Requirement:
Examine the data below and state how many lines contain "serow", offering no other words.

Source material:

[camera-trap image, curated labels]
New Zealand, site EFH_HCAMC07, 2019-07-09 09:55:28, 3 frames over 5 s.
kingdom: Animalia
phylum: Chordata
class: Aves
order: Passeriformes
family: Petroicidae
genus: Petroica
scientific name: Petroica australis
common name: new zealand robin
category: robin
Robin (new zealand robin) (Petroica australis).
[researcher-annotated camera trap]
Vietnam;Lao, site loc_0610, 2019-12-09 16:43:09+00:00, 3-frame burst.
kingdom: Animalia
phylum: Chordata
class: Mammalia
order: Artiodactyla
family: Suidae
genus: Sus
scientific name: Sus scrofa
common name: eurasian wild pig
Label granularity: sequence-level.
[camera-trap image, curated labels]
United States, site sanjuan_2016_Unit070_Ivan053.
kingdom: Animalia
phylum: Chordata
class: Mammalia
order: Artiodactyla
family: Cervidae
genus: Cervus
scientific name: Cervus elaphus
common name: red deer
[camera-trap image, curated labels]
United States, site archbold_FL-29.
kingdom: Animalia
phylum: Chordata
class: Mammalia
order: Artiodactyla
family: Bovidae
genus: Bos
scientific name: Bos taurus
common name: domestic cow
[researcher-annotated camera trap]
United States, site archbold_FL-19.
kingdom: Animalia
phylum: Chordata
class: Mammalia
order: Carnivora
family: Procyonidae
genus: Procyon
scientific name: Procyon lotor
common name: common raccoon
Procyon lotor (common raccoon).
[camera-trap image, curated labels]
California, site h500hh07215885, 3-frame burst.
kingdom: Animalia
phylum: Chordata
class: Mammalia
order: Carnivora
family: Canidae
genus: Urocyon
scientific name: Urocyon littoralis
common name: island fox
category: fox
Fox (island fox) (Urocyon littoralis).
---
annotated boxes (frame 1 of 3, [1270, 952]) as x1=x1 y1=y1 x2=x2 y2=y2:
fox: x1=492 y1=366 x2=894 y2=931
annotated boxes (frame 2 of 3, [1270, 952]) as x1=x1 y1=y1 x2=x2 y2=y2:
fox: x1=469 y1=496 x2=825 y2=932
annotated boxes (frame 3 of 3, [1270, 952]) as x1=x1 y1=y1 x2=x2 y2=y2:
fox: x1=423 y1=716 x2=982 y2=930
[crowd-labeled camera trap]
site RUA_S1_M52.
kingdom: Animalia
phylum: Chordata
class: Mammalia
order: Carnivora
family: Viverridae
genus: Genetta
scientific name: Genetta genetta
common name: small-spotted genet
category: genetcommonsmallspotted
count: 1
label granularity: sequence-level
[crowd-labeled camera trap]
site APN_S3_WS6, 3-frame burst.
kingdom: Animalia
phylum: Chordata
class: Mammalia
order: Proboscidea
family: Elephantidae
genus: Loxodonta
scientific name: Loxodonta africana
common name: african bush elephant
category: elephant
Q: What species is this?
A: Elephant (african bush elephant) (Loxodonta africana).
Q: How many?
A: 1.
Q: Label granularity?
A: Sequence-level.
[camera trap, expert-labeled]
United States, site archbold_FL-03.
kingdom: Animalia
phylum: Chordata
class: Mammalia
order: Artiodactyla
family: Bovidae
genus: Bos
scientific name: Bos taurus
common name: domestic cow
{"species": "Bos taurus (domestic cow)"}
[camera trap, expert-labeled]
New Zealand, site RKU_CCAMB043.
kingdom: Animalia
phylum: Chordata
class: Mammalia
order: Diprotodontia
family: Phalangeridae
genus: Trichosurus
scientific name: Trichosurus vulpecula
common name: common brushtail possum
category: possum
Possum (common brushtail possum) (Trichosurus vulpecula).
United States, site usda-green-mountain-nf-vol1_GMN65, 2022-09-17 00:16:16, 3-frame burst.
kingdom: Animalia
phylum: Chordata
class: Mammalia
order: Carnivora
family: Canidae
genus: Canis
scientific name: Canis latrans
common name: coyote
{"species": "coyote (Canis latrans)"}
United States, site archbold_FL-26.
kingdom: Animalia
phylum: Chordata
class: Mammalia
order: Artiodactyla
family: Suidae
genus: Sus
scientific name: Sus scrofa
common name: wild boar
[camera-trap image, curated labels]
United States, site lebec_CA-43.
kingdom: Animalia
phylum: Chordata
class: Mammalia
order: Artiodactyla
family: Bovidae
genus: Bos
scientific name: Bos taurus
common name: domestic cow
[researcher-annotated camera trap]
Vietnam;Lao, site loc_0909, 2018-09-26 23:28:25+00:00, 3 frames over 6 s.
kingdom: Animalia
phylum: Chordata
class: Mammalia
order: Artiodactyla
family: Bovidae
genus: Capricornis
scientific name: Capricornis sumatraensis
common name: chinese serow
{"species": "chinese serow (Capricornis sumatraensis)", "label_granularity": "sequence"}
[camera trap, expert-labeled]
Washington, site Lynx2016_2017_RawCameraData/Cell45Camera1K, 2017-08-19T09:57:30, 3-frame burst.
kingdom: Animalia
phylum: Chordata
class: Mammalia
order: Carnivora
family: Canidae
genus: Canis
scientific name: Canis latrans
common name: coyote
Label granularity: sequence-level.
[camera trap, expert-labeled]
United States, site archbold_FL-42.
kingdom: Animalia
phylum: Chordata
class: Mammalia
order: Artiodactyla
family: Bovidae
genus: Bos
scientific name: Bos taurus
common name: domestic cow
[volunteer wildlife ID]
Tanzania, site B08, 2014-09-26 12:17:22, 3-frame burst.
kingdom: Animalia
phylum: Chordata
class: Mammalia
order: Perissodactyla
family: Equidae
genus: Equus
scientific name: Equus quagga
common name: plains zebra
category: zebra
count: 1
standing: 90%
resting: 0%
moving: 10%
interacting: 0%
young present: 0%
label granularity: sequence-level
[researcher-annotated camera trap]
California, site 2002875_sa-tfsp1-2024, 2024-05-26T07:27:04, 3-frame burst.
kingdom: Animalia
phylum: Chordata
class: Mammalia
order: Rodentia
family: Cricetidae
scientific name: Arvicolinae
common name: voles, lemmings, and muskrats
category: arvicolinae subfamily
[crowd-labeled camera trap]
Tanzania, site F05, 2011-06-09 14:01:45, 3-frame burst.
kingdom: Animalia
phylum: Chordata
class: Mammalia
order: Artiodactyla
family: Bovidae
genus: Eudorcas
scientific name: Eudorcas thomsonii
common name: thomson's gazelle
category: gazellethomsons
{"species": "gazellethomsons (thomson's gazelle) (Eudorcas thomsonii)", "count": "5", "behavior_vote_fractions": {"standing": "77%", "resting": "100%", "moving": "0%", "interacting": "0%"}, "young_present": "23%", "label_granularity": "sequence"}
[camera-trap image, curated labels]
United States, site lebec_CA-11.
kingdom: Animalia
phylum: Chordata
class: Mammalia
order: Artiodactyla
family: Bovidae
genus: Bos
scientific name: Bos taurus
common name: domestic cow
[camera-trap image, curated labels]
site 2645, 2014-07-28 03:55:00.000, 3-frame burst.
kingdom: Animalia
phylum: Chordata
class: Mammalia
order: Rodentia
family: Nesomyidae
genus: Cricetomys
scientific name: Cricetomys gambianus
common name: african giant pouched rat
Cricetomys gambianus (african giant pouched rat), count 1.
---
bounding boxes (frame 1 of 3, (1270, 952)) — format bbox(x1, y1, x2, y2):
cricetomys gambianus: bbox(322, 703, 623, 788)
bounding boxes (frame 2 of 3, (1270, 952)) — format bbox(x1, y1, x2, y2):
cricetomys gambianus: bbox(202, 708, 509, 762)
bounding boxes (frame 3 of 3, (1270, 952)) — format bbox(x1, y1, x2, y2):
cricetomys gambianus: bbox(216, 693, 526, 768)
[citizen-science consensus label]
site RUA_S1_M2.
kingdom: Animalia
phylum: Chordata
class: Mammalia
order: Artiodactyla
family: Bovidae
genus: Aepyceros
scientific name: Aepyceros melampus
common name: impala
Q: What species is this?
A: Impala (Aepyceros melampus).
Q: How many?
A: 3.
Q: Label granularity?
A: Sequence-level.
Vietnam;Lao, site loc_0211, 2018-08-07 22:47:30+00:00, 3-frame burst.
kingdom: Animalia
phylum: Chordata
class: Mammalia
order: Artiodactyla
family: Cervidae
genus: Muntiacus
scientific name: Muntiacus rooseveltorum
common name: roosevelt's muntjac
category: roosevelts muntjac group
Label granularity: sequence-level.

Written solution:
2